Your Body

We Need To Talk About the Way We Talk About Sexual Misconduct.

By September 14, 2015 1

Last night, less than 5 minutes into a first date, the guy I was having “drinks” with (I don’t even know if I can call it that, because I never even got the chance to order a beer) whipped out his cell phone and showed me a HORRIFICALLY vulgar picture of himself.

I was shocked and really upset, and immediately got up and left the bar.

My reaction to the whole thing was twofold: on the one hand, it was kind of funny how does that happen to someone outside of an Amy Schumer movie??? But on the other hand, it was incredibly offensive. For the next hour I vacillated somewhere between laughter and tears, trying to make sense of what the hell had happened.

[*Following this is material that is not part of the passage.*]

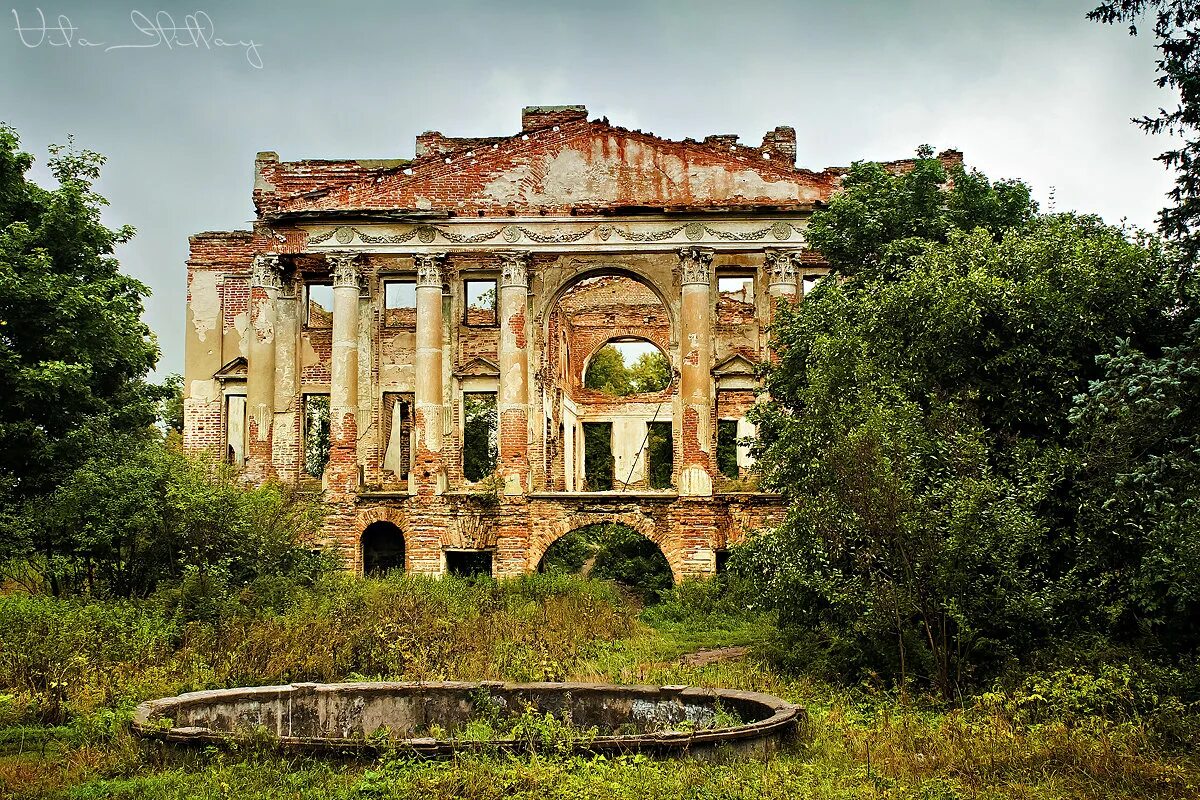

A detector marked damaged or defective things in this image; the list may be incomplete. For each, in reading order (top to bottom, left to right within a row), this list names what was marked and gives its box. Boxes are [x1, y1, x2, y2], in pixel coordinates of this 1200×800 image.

broken pediment [213, 356, 248, 382]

The entire thing was awful, but the worst part of it all was what went on afterward. Nearly every person I told’s immediate response was “Well, what did you do to make him think you wanted that?”


To me, this was even more offensive than the picture itself. I won’t call myself a “victim” here, but I will say that, on a  very small scale, the reaction I experienced illustrates the  systematic problem with blaming the recipient of sexual misconduct for what happened to them.

I’m not mad at anyone who asked me what I did to provoke the photo, but I am angry that this is the majority of people’s immediate reaction when they hear a story like my own. We need to reevaluate the way we talk about, and address, these issues. #demandit



  • edtastic

    Kind of hard to claim sexual harassment on a date. This isn’t even unwanted sexual contact, seriously you have no claim to victimhood, just your personal views on polite sexuality coming into conflict with his. To put it another way, another lady might whip out her own pics. No misconduct here, none at all.